= What the task asks =
Only the lines from the one with "Steak de bœuf" through the final line below belong in the answer, copied exactly and without pictures.
━━ Collected material ━━
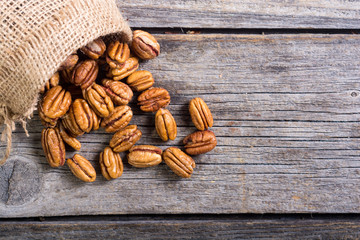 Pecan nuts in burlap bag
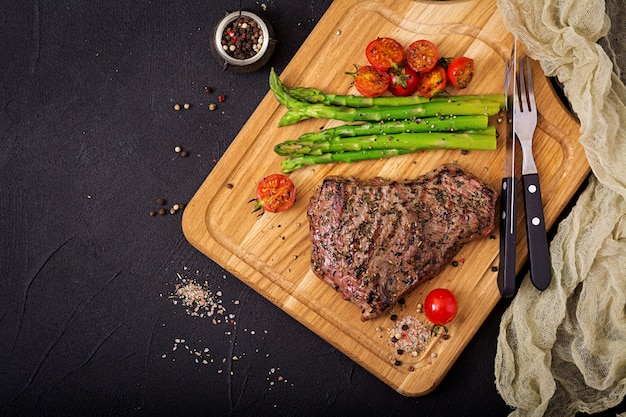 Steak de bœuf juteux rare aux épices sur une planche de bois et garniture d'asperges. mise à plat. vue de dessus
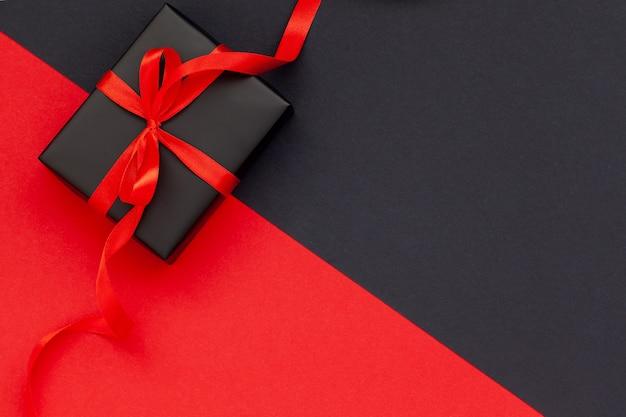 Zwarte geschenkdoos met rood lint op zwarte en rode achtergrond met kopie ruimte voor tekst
━━━
= Output of the task =
 Steak de bœuf juteux rare aux épices sur une planche de bois et garniture d'asperges. mise à plat. vue de dessus
 Zwarte geschenkdoos met rood lint op zwarte en rode achtergrond met kopie ruimte voor tekst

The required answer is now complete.